Not only is Dutrow’s career as a trainer alive, but his barn has been as hot as it has ever been.
On a legal front, the Kentucky Derby-winning trainer received word Wednesday that the New York State Supreme Court had granted him a stay of a 10-year suspension handed down by the New York State Racing and Wagering Board until his appeals are exhausted.
The most recent charges against Dutrow, whose career is checkered with suspensions for putting banned performance-enhancing substances in his horses, involve the discovery of butorphanol, a painkiller, in a post-race sample from one of his horses in Nov. 2010. A subsequent search of Dutrow’s barn also uncovered three syringes filled with illegal painkillers and muscle relaxers
Meanwhile, on the race track, Dutrow’s legal woes have not stopped his horses from landing in the winner’s circle at an uncanny rate. Since the opening of Aqueduct on Nov. 4 through Wednesday, the 52-year-old trainer has been winning at a head-shaking rate of 57 percent, far beyond the typical average for a Big Apple trainer. Dutrow, who has been winning at 26 percent clip for the entire year, has won with 8 of his first 14 starters at the Big A, with 12 of them finishing in the money.
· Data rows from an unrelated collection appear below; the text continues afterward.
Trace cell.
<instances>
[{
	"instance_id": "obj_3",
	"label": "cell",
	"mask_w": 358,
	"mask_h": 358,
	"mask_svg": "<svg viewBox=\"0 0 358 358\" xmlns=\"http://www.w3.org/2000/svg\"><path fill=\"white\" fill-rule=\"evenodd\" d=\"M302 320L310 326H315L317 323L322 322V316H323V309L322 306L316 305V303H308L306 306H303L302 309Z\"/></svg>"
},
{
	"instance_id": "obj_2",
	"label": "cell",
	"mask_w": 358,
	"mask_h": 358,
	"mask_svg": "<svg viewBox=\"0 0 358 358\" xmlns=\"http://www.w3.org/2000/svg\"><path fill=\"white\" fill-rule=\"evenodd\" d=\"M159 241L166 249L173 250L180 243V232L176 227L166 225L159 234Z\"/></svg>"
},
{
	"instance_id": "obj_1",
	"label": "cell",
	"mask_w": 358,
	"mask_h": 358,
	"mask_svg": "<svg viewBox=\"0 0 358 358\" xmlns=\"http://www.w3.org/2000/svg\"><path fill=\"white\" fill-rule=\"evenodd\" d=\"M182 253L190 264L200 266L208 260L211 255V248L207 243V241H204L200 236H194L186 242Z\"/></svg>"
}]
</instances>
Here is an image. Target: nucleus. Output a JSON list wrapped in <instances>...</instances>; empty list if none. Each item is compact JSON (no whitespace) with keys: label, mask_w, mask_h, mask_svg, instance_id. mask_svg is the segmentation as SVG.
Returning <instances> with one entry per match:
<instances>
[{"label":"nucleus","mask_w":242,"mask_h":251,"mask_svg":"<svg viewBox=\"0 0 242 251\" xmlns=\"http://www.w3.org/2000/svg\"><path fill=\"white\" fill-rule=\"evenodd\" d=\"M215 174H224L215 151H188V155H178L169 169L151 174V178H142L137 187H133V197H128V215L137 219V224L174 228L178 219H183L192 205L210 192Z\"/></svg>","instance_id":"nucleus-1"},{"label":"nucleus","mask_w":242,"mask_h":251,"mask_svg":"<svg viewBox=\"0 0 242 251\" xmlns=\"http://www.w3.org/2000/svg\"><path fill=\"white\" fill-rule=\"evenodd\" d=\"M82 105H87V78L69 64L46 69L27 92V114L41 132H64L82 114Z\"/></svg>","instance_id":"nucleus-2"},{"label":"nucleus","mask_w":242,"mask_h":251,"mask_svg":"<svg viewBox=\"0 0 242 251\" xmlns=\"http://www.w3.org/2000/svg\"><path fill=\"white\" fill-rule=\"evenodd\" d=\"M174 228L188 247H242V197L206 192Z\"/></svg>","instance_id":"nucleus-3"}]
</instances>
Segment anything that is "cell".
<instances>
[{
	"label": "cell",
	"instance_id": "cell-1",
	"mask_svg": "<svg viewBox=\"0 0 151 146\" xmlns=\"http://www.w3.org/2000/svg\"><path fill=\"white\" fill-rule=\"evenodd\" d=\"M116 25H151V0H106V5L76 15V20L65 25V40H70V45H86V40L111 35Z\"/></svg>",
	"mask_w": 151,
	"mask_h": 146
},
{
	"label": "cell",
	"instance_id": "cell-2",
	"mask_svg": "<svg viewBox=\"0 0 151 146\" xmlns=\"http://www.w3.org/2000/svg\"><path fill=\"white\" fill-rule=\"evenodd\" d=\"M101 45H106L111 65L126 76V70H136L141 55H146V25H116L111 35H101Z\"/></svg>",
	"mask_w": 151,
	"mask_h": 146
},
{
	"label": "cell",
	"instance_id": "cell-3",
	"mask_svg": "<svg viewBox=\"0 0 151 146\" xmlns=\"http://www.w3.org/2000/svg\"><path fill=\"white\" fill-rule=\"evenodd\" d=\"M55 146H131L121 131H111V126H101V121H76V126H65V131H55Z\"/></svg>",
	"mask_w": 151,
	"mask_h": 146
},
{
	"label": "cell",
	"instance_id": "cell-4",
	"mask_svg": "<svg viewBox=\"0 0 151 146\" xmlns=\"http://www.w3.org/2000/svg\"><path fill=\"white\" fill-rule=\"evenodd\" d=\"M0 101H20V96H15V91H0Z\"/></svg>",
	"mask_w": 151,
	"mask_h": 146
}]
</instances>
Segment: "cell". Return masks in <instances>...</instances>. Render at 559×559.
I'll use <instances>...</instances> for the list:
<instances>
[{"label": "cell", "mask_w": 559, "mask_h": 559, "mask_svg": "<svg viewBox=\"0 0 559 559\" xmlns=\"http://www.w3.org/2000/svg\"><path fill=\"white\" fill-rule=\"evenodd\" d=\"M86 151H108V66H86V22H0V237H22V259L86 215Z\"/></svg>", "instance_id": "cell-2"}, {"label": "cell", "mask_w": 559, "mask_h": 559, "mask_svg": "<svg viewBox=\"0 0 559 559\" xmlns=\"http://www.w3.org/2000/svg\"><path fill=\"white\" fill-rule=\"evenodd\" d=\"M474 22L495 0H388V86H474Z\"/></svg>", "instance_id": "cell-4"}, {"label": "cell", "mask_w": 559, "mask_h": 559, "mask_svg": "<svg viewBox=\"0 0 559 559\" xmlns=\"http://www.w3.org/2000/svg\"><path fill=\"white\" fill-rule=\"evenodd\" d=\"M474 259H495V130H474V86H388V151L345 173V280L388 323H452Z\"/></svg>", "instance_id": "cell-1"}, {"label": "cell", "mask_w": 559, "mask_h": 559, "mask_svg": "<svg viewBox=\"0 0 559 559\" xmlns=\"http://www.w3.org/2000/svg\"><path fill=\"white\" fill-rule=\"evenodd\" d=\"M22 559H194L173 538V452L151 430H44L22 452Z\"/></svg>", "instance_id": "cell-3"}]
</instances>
Even more startling is the manner in which some of Dutrow’s horses have crushed their opposition.
Let’s start with Associate. Dutrow claimed him on July 24 from trainer Linda Rice for $35,000 out of a turf race in which the 3-year-old colt finished eighth. After a two-month layoff, Associate made his debut for Dutrow on Sept. 23 at Belmont in a $35,000 claimer that was washed off the turf course and run on a sloppy main track. Associate won by 10 ¾ lengths with a Beyer Speed Figure 33 points higher than his career best.
While some horses are mud freaks, the difference in the Rice-trained Associate and the Dutrow-trained Associate was more powerfully illustrated when Associate was entered in a Nov. 11 allowance race on a fast track and won by eight lengths in an equally dazzling final time.
Another transformation came from Zip Quik. On Oct. 8, Dutrow claimed Zip Quik from trainer Carlos Martin for $10,000 out of a race in which he finished 7th, more than 12 lengths behind the winner. Zip Quick made his debut for Dutrow on Nov. 12 in a $15,000 claimer and won by a head at 6-1.
To a lesser degree there was the case of I Know You Know. The 2-year-old had been second in a stakes at Delaware Park for Tony Dutrow, Rick’s brother. Running in a maiden race for Rick on Nov. 13, I Know You Know figured to win for his new trainer, except she did it by 7 ¾ lengths in a time significantly faster than her effort in the stakes.
Right now, it seems as if everything Dutrow touches turns to gold, except, of course, his legal issues which will need more than a stroke of a magic wand to go away. The stay has no bearing on the appeal, which could go down in flames and put Dutrow in the penalty box for a decade.
But until a final verdict is rendered on the appeal -- and that could be months from now -- it seems as if it will be business as usual this winter for Dutrow, which can be best described as making a mockery of the system. In a controversial career that has seen him survive more than 60 violations, he’s once again getting a laugh that may or not be his last by winning races at an astonishing rate while the game’s regulators try to banish him.
Like a Monty Python movie, it would be funny, if only it wasn’t so sad.